Hey Vorts,

Just tell the bartender at the Dime Box saloon that we ain't got the money to 
pay the bar tab... cuz we ain't infallible!



London. David Rubenstein, co-founder of the Carlyle Group, pledged Thursday to 
"make amends" to investors in a fund that is facing collapse and has ties to 
his firm.

"We're working to find ways to help people to deal with losses and maybe 
recover some capital," Rubenstein said in a telephone interview.

The fund, Carlyle Capital, came to the brink of collapse on Thursday after 
discussions on refinancing failed, prompting a default on its debt. The fund's 
inability to strike a deal in talks with creditors late on Wednesday, despite 
help from Rubenstein and the Carlyle Group's strong ties to lenders, sent 
renewed shudders around global markets. Investors fear that more funds will run 
into trouble as clients seek withdrawals.

"I thought we'd work out a way to solve the problem but each of the banks were 
so worried about their own credit situation," Rubenstein said. "The result is 
not a happy one. Over 20 years we had good investment judgment but we're not 
infallible."

Rubenstein said that the banks recognized this was "an unusual situation" and 
he did not expect the fund's collapse to have any repercussion on the Carlyle 
Group's relationships with the lenders, which include most Wall Street banks. 
The Carlyle Group shares some investors with the fund, which is run by Carlyle 
Group executives who also own about 15 percent of the fund, but Carlyle Group 
does not own any of its assets. 

Carlyle Capital said Thursday that it expected lenders to take possession of 
its remaining assets, a portfolio of U.S. residential mortgage-backed 
securities rated triple-A.

"If banks are unwilling to lend, then this is the lifeblood of capitalism being 
restricted," said Justin Urquhart Stewart, co-founder of 7 Investment 
Management in London. "Hedge funds and other weaker operations are being broken 
like people stepping on twigs."

Carlyle Capital's problems also provide a glimpse into the challenges faced by 
the usually secretive hedge fund industry because it is one of the few that is 
publicly listed. The situation has also raised questions about the 
vulnerability of the privately held funds, which disclose little data.

Carlyle Capital joins a number of funds that have run into trouble this year 
after banks hit by write-downs on assets backed by subprime mortgages started 
to call in loans or asked for better collateral.

Among the funds that are struggling, Peloton Partners, a hedge fund in London 
run by former Goldman Sachs partners, was forced to liquidate its largest funds 
last month.
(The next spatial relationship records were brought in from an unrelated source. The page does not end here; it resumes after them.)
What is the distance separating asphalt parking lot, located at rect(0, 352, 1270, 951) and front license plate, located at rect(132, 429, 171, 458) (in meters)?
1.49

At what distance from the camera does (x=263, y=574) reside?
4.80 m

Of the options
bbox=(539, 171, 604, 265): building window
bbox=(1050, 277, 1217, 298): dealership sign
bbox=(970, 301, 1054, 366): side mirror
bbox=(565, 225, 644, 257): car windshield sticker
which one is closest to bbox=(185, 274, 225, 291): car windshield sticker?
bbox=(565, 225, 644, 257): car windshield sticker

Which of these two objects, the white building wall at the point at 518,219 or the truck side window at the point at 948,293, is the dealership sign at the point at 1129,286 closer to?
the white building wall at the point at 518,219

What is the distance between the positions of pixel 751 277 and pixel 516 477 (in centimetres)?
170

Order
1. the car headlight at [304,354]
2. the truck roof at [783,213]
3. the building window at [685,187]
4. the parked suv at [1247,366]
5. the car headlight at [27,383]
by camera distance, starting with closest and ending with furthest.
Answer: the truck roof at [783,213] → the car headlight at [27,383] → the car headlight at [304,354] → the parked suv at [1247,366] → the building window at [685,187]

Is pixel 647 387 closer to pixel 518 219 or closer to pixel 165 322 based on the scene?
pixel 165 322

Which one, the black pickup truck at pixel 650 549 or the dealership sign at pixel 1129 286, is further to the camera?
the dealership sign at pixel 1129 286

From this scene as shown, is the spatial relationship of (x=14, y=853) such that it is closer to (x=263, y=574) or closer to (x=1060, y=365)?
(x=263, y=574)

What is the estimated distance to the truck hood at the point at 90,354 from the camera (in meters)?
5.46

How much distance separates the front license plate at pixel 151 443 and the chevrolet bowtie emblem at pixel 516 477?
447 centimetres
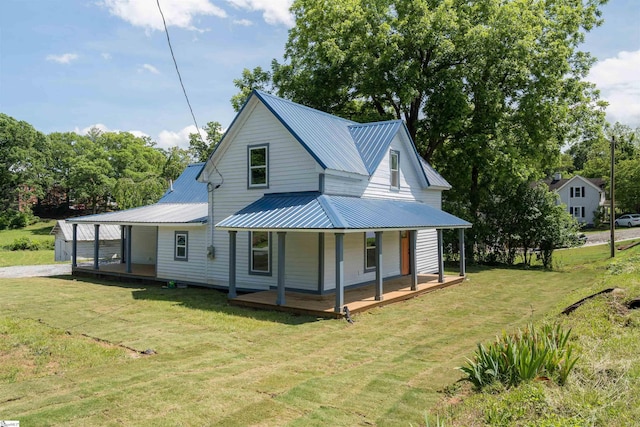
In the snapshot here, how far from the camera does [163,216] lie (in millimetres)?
19375

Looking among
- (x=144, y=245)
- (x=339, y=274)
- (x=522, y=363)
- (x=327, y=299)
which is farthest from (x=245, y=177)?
(x=522, y=363)

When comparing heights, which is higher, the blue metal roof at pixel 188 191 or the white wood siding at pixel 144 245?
the blue metal roof at pixel 188 191

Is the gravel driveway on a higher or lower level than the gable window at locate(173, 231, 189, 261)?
lower

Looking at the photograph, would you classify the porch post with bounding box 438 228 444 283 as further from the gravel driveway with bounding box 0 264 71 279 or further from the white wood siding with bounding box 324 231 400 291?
the gravel driveway with bounding box 0 264 71 279

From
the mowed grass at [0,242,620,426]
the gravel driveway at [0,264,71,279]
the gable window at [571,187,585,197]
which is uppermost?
the gable window at [571,187,585,197]

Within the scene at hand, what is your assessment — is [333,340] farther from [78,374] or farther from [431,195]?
[431,195]

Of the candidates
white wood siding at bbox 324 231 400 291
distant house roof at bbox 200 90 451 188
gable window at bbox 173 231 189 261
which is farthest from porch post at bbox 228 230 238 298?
gable window at bbox 173 231 189 261

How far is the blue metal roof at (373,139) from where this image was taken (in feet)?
55.4

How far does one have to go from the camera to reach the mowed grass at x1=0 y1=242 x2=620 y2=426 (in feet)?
19.2

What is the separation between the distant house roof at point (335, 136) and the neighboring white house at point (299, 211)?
0.17 feet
Thornburg Mortgage, a major American lender, also ran into trouble 
after it failed to meet some margin calls, and Drake Management in New York 
said that it might shut its largest hedge fund.

Some investors say they believe that attempts by central bankers to inject 
funds into the banking system may not be enough to revive markets.
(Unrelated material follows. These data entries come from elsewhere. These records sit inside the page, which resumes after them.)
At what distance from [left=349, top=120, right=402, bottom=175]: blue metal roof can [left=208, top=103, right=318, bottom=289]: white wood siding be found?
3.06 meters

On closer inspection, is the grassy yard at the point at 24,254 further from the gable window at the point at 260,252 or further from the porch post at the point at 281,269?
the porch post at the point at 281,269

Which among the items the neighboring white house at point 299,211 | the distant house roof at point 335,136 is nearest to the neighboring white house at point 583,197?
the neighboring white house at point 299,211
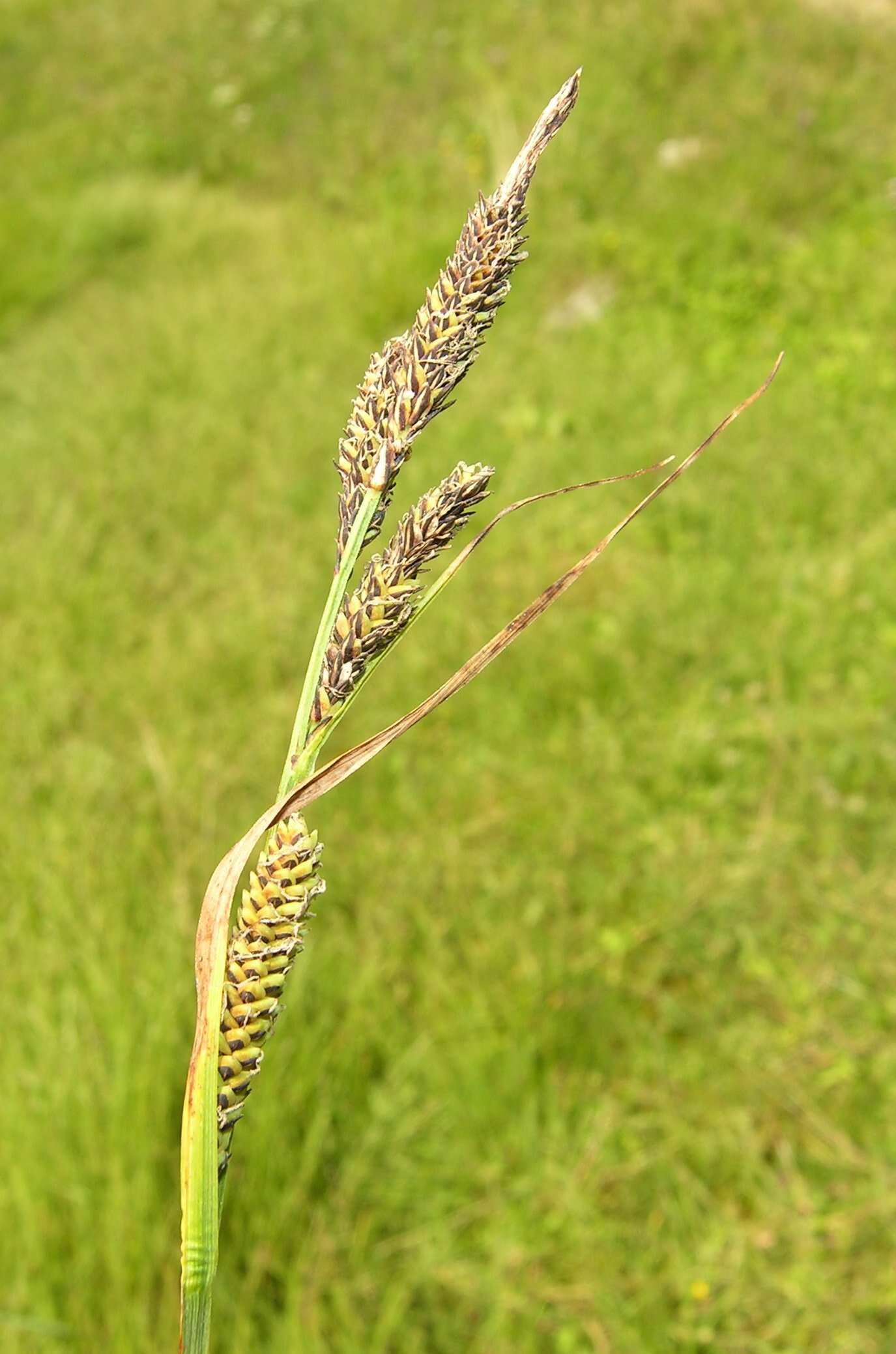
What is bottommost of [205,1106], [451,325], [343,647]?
[205,1106]

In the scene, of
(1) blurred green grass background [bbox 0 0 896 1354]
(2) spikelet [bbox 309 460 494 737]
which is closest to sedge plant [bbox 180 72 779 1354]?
(2) spikelet [bbox 309 460 494 737]

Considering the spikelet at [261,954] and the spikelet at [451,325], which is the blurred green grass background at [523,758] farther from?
the spikelet at [451,325]

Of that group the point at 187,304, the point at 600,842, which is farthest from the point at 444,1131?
the point at 187,304

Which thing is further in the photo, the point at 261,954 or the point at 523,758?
the point at 523,758

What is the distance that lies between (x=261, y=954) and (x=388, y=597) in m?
0.14

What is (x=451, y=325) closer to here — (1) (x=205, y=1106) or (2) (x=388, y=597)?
(2) (x=388, y=597)

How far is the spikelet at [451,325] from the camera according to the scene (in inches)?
16.7

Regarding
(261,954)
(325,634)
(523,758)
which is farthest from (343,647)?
(523,758)

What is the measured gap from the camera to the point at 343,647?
43 centimetres

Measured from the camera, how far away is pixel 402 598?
16.8 inches

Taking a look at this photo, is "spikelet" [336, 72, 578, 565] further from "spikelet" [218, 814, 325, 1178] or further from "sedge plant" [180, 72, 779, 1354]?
"spikelet" [218, 814, 325, 1178]

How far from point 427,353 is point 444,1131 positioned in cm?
214

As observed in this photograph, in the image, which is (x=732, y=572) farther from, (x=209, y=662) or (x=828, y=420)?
(x=209, y=662)

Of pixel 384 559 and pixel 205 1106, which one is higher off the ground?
pixel 384 559
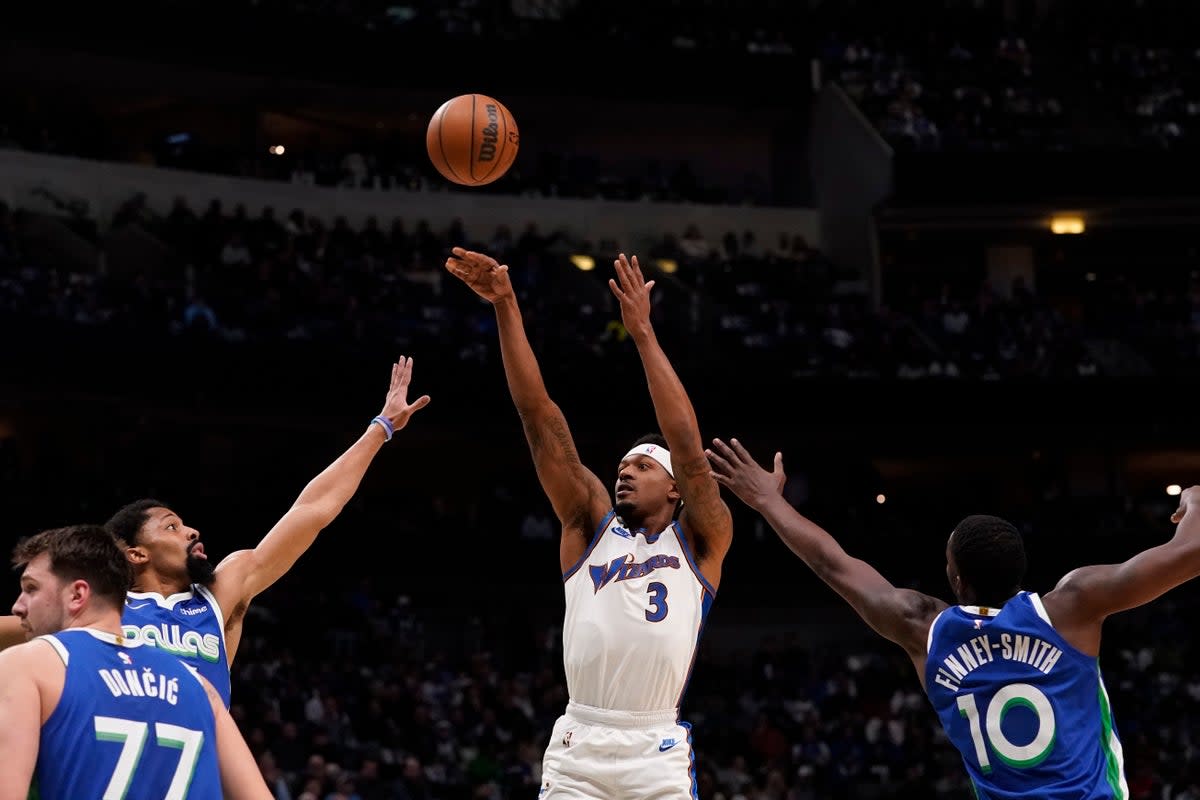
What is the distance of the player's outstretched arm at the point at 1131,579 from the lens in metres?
5.05

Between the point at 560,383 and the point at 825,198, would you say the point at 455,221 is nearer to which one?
the point at 560,383

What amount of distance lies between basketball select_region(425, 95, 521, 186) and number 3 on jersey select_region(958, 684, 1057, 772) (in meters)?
5.27

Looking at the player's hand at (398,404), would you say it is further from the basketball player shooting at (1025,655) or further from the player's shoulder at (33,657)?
the player's shoulder at (33,657)

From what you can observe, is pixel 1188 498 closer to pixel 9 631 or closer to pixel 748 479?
pixel 748 479

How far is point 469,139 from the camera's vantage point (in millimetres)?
9602

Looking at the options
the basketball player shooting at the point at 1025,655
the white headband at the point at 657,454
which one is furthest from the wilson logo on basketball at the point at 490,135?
the basketball player shooting at the point at 1025,655

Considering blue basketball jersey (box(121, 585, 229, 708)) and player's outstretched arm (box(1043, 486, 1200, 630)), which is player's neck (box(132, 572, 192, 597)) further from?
player's outstretched arm (box(1043, 486, 1200, 630))

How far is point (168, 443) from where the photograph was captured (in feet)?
87.7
"It's a confidence issue," said Irfan Younus, a banking analyst at NCB 
Stockbrokers. "People are still nervous and banks are reluctant to lend more 
because they're in the process of deleveraging."

Last month, Carlyle Capital was managing $21.7 billion in assets - mostly 
triple-A rated mortgage debt issued by Freddie Mac and Fannie Mae. Like many of 
its peers, it had leveraged itself aggressively, borrowing $31 for each dollar 
of equity, according to its annual report. Lenders include Deutsche Bank, Bear 
Stearns, Merrill Lynch and JPMorgan Chase.

As those investments lost value and banks worried about their debt exposure, 
creditors demanded that Carlyle Capital put up more and more funds as 
collateral for the loans. A $150 million credit line from its parent, the 
Carlyle Group, was not enough to keep it out of trouble.

By Wednesday, it had defaulted on about $16.6 billion of debt and some lenders 
started to liquidate assets.

Talks to halt liquidations and revive the fund's finances failed late Wednesday 
after the value of collateral declined further, prompting an additional $97.5 
million in margin calls.

The fund's shares, which were first offered in July 2007 and are traded on the 
Amsterdam Stock Exchange, are now worth 43 cents each, compared with $19 when 
they started trading last summer. They have dropped more than 90 percent since 
the company's problems became public last week.

In a statement on Wednesday, the Carlyle Group stressed that it had not 
purchased any of Carlyle Capital's securities and was linked to the fund only 
by name, the credit line and the fact that about 15 percent of the fund's 
securities are owned by Carlyle Group employees.

The fund is run by John Stomber, a managing director at the Carlyle Group and a 
former executive at Cerberus Capital Management.